O segundo painel da tarde da Conferência Latino-Americana de Direito à Liberdade de Imprensa e à Publicidade, que se realiza em Gramado, foi “Publicidade Auto-Regulamentada, uma Realidade Brasileira”. A conferencista foi Taís Gasparian, do setor jurídico do jornal Folha de S. Paulo, que integra o Conar. Taís falou um pouco da origem do Conselho, que foi fundado em 1980, por iniciativa de agências, anunciantes e veículos, para evitar abusos na publicidade, e a atuação do Judiciário sobre a questão. “O Conar segue um código de auto-regulamentação, que os próprios anunciantes, veículos e agências estipularam, portanto não é uma censura, mas sim uma postura ética segui-lo”, advertiu.
Em média, 300 representações são levadas ao órgão não-governamental. Em 2005, 36,5% delas foram arquivadas, ou seja, não foram julgadas procedentes, 34,5% tiveram as peças alteradas, 19,6% foram retiradas do ar por completo e 9,2% receberam advertência. Quem julga são as seis câmaras de ética do Conselho: três em São Paulo, uma no Rio de Janeiro, uma em Brasília e outra em Porto Alegre. Taís também destacou que qualquer pessoa, grupo ou empresa pode entrar com uma representação no Conar se considerar uma publicidade inadequada, mas informou que o número de representações apresentadas diretamente por consumidores ainda é muito pequeno e que as pessoas deveriam participar mais ativamente desse processo.

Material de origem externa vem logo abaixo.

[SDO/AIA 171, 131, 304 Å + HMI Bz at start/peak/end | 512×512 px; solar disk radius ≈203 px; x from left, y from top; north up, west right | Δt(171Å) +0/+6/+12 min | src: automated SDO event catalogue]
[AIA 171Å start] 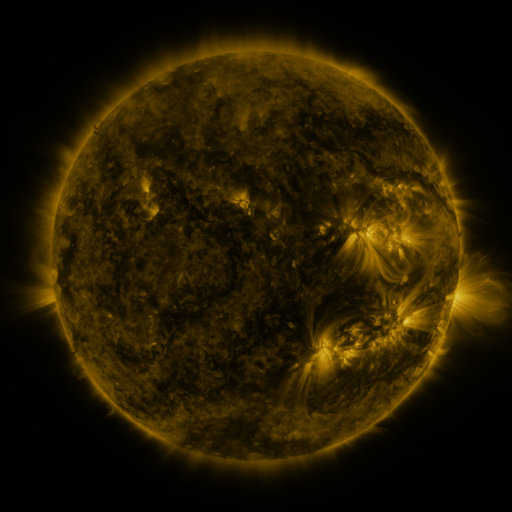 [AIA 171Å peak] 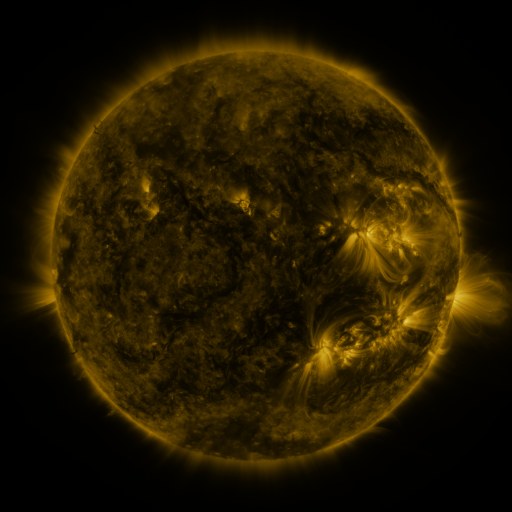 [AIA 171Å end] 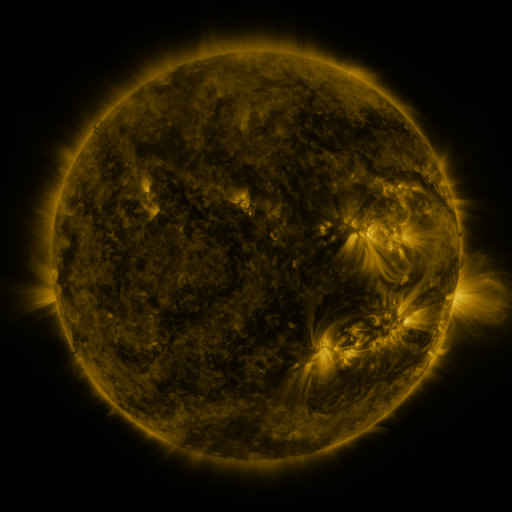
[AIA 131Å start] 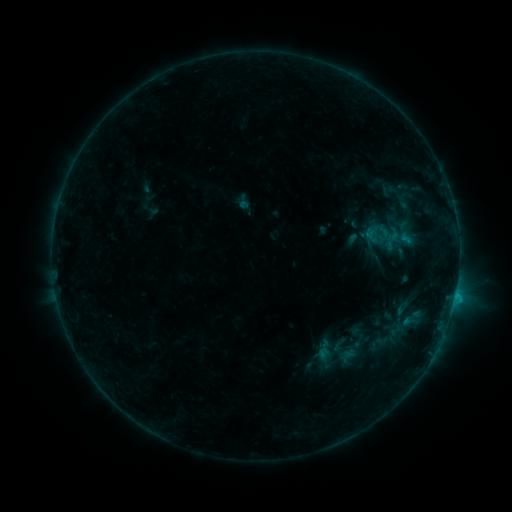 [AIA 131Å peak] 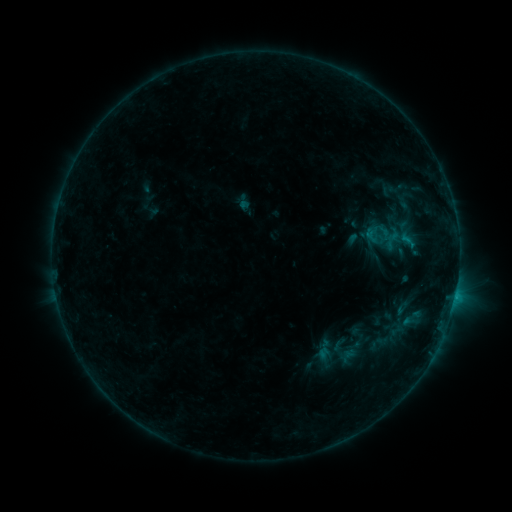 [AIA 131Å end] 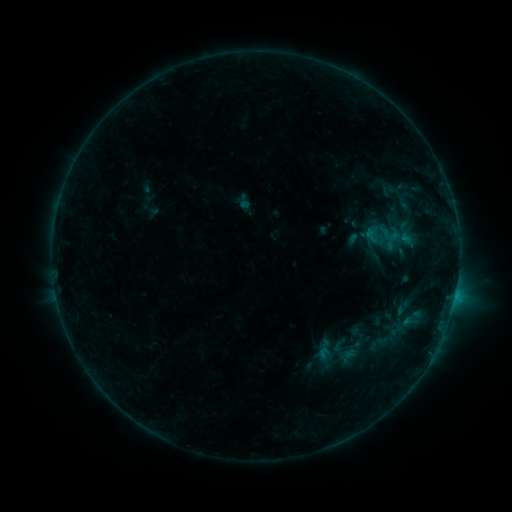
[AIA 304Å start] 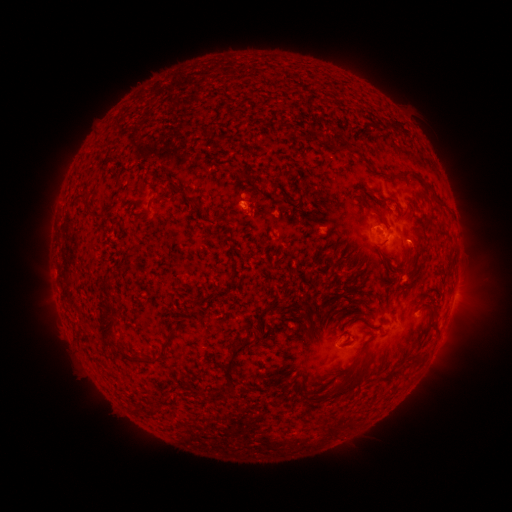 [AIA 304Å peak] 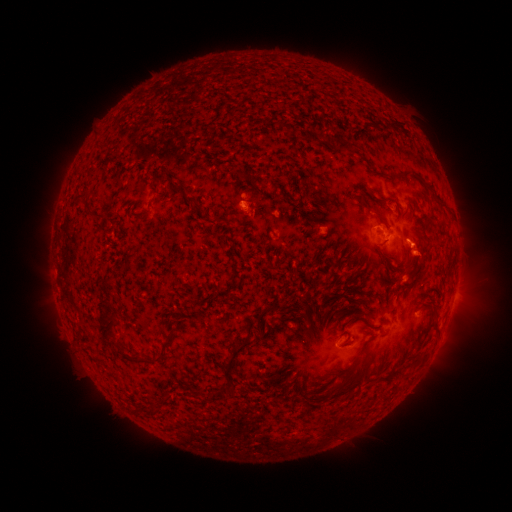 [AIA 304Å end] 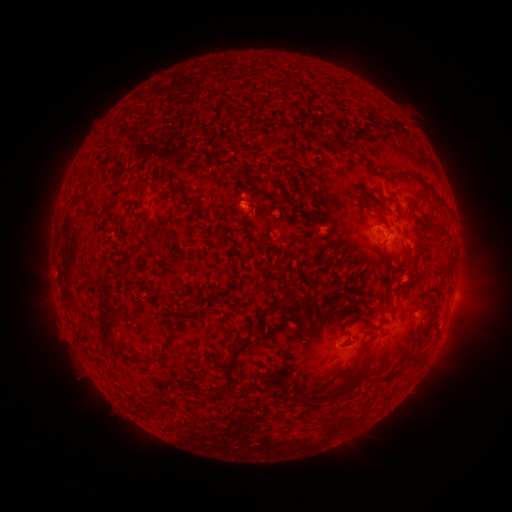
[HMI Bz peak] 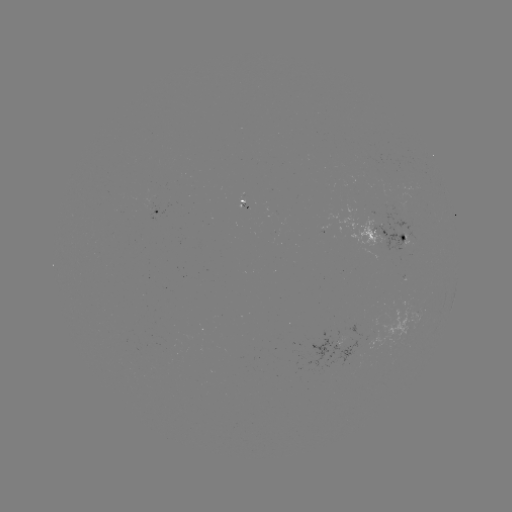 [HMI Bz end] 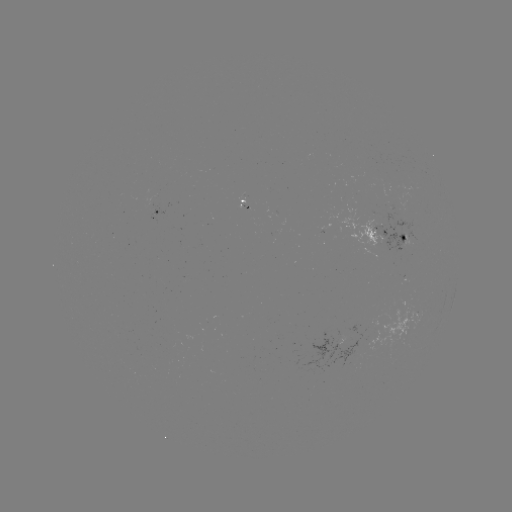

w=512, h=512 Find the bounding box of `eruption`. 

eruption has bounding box [395, 230, 448, 286].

O último painel de hoje é “Ações a Serem Desenvolvidas para o Fortalecimento das Instituições Jurídicas”. Devem participar desse debate Carlos Roberto Lofego Canibal, presidente do Conselho de Relações Institucionais e Comunicação Social do TJR, e Miguel Luz, presidente da Adjori. Amanhã, a conferência tem início com o painel apresentado pelo jornalista e escritor Flávio Tavares: “O Direito à Informação e à Publicidade na Democracia”.